Nous le savions déjà après cette interview spectacle du 7 Février : le président Macky Sall n’avait aucune intention d’obéir à l’injonction du Conseil constitutionnel d’organiser l’élection présidentielle dans les « meilleurs délais ».

Dès le premier jour du « dialogue » de Diamniadio, son intention de ne pas organiser l’élection avant le terme de son mandat le 2 avril 2024, puis d’assurer lui-même son intérim après s’être amnistié ainsi que ses alliés est apparue très clairement.

Un plan makyavélique prémédité et annoncé

Le « dialogue » de Diamniadio procède en fait d’un plan prémédité :  il suffit pour s’en convaincre de se référer à un article de Jeune Afrique, cette plateforme de communication et d’influence de la France Afrique dont les directeurs, de père en fils, murmurent à l’oreille des chefs d’État françafricains et enregistrent leurs confidences.
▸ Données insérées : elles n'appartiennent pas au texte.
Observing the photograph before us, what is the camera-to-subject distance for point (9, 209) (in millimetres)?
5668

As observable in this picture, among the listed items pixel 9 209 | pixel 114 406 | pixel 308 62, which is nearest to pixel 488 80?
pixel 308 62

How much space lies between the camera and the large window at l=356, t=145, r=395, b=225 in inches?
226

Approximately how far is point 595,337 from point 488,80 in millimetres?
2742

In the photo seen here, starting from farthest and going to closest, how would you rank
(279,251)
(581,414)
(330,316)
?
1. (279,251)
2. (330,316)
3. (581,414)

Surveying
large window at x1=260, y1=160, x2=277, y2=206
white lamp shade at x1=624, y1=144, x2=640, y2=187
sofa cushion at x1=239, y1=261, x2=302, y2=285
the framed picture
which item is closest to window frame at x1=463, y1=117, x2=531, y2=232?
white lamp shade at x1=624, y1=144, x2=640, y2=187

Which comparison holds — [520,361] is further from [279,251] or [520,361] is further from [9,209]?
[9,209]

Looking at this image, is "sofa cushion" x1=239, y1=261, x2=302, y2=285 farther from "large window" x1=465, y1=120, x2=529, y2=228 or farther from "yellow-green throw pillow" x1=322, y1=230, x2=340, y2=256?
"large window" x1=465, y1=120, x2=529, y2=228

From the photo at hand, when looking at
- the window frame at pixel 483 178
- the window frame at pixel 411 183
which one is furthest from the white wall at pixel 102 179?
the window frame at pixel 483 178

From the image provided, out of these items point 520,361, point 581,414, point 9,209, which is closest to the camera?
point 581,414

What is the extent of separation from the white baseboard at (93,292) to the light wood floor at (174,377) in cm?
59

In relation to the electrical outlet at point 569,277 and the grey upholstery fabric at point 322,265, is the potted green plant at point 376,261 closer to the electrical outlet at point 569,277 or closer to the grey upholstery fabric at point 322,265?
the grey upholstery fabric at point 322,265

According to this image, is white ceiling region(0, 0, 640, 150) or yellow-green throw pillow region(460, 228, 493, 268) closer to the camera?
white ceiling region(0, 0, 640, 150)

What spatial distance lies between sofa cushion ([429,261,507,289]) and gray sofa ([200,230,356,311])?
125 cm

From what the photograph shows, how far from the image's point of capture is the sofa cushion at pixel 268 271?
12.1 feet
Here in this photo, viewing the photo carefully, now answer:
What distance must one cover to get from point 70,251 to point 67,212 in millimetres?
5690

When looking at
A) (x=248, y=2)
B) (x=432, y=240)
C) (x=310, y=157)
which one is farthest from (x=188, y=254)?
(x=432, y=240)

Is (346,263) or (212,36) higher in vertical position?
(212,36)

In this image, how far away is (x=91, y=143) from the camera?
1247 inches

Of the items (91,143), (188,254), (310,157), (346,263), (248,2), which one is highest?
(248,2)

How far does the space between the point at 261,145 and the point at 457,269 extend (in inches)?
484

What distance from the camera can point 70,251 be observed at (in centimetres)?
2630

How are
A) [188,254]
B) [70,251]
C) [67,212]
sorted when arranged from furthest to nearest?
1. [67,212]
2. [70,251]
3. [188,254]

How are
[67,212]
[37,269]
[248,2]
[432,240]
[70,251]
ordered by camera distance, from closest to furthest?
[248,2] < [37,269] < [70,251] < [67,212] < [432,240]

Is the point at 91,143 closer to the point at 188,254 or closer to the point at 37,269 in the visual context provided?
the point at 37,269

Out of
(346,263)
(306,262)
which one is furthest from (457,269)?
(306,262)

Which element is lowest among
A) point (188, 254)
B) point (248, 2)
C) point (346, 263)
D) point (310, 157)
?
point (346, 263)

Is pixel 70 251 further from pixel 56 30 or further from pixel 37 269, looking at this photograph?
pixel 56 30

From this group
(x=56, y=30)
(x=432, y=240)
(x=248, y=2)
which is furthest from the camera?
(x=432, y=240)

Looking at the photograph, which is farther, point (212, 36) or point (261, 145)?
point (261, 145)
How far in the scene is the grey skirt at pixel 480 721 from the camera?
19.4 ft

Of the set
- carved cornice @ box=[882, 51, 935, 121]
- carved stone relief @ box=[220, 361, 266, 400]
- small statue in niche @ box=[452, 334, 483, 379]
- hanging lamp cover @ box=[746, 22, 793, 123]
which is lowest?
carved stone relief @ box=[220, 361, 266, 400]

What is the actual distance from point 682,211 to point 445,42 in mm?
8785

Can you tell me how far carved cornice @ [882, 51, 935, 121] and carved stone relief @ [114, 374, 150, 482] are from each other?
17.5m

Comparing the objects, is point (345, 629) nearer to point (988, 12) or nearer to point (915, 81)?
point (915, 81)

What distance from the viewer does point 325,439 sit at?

L’article publié le 20 février dernier et intitulé : « au Sénégal, le dernier choix de Macky Sall », annonçait que le président de la République entend « mener des concertations politiques ….organiser l’élection la plus inclusive possible en conservant les vingt candidats validés par le Conseil mais en y ajoutant d’autres… revoir le système de parrainages …promulguer une loi d’amnistie…ce qui revient à libérer Ousmane Sonko et Bassirou Diomaye Faye…dépasser de quelques semaines cette limite (du mandat présidentiel établi par la Constitution) afin d’organiser l’élection courant mai ou juin…Une alliance pour le second tour serait scellé entre le PDS de Wade, Rewmi d’Idrissa Seck, voire Taxawu Sénégal de Khalifa Sall dans une sorte de front Républicain face à Pastef ».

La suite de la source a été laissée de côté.